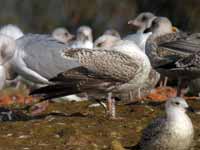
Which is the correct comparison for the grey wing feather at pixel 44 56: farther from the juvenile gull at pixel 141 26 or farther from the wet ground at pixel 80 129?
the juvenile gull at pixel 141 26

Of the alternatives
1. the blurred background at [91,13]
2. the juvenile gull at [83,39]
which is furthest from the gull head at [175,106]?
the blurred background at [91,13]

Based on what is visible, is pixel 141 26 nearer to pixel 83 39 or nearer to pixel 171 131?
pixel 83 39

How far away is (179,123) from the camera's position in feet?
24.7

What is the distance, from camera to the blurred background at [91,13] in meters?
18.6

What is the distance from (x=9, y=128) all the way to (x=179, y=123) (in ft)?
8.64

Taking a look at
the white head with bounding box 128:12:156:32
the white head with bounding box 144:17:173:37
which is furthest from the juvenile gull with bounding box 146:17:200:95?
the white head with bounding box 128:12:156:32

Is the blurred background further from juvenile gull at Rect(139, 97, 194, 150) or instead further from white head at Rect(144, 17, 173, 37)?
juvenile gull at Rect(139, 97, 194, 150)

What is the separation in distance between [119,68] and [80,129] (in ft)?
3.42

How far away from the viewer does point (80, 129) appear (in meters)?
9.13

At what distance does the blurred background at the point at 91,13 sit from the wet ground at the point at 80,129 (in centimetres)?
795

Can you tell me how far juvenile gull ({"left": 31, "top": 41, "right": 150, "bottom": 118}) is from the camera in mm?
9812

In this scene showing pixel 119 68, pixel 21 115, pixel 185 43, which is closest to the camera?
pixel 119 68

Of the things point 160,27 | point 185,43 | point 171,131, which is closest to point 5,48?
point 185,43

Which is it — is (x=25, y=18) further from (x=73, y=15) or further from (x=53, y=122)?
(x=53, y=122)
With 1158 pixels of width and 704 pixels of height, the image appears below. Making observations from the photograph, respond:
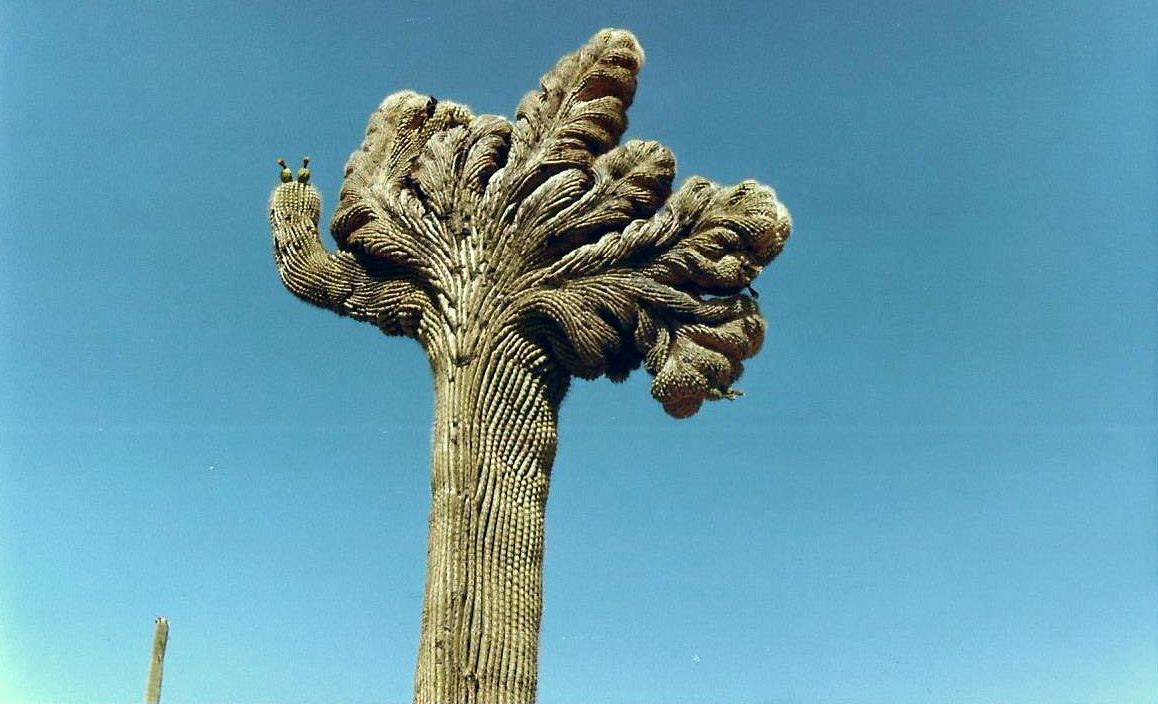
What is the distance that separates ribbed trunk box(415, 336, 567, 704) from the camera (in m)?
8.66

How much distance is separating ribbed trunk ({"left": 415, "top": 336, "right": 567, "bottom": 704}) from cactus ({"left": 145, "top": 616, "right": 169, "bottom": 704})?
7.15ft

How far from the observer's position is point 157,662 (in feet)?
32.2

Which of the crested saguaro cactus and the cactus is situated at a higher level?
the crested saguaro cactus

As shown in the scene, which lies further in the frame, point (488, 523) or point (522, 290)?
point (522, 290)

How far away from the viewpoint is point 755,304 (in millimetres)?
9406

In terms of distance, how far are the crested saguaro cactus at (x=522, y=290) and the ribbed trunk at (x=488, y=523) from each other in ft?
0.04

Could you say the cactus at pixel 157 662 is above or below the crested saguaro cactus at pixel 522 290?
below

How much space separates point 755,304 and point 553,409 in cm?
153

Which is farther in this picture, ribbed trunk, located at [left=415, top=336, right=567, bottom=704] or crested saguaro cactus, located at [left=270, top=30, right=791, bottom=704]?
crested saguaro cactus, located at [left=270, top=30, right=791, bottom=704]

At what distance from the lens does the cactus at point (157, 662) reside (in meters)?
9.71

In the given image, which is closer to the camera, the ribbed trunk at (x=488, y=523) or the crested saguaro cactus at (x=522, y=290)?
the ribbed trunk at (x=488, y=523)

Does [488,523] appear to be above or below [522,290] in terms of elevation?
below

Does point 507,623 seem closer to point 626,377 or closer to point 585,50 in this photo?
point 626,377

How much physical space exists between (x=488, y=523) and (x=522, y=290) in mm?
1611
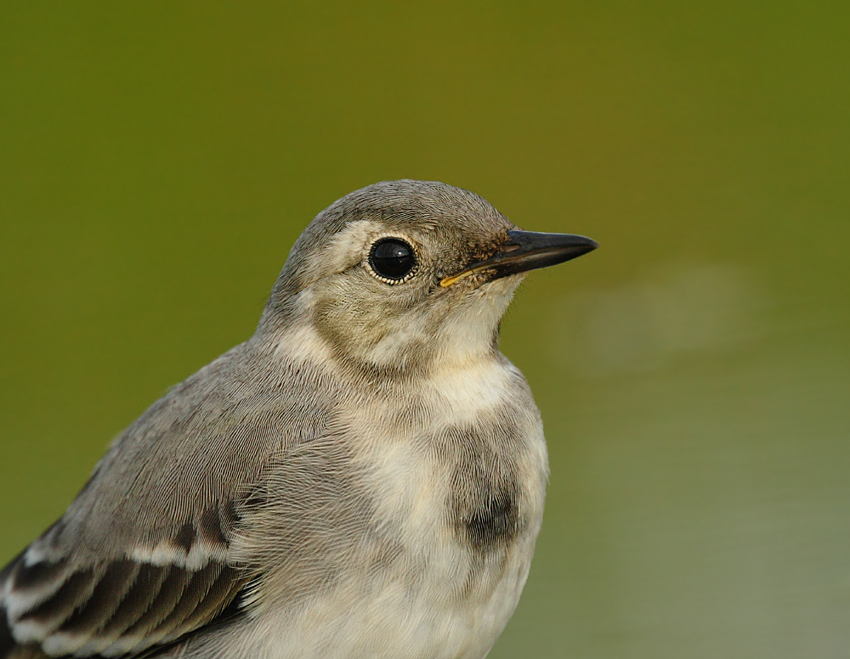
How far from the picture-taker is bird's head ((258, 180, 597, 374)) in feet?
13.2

******

> _DIRECTIONS_:
What do the lines above say from the line containing "Which of the" through the last line? Quote them exactly, both ends included, and leave out the pictures.

> _EXERCISE RESULT_:
Which of the crested saguaro cactus and the cactus is situated at a higher level?
the crested saguaro cactus

As shown in the scene, which lies further in the frame, point (488, 523) or point (522, 290)?
point (522, 290)

How far away from the viewpoint is point 755,304 (in millimetres)?
9406

In terms of distance, how far are the crested saguaro cactus at (x=522, y=290) and the ribbed trunk at (x=488, y=523) from each other in ft?
0.04

Could you say the cactus at pixel 157 662 is above or below the crested saguaro cactus at pixel 522 290?
below

How much space separates point 755,304 and point 553,409 in cm?
153

Which is farther in this picture, ribbed trunk, located at [left=415, top=336, right=567, bottom=704] or crested saguaro cactus, located at [left=270, top=30, right=791, bottom=704]?
crested saguaro cactus, located at [left=270, top=30, right=791, bottom=704]

At what distance from the lens does the cactus at point (157, 662) reside (in meters)?
9.71

In the given image, which is closer to the camera, the ribbed trunk at (x=488, y=523) or the crested saguaro cactus at (x=522, y=290)?
the ribbed trunk at (x=488, y=523)

Does [488,523] appear to be above or below [522,290] in terms of elevation?
below

Does point 507,623 seem closer to point 626,377 or closer to point 585,50 in this photo?
point 626,377

How much physical space exists between (x=488, y=523) and (x=522, y=290) in mm?
1611
How far from the picture-taker is bird's head ((258, 180, 597, 374)) in feet?
13.2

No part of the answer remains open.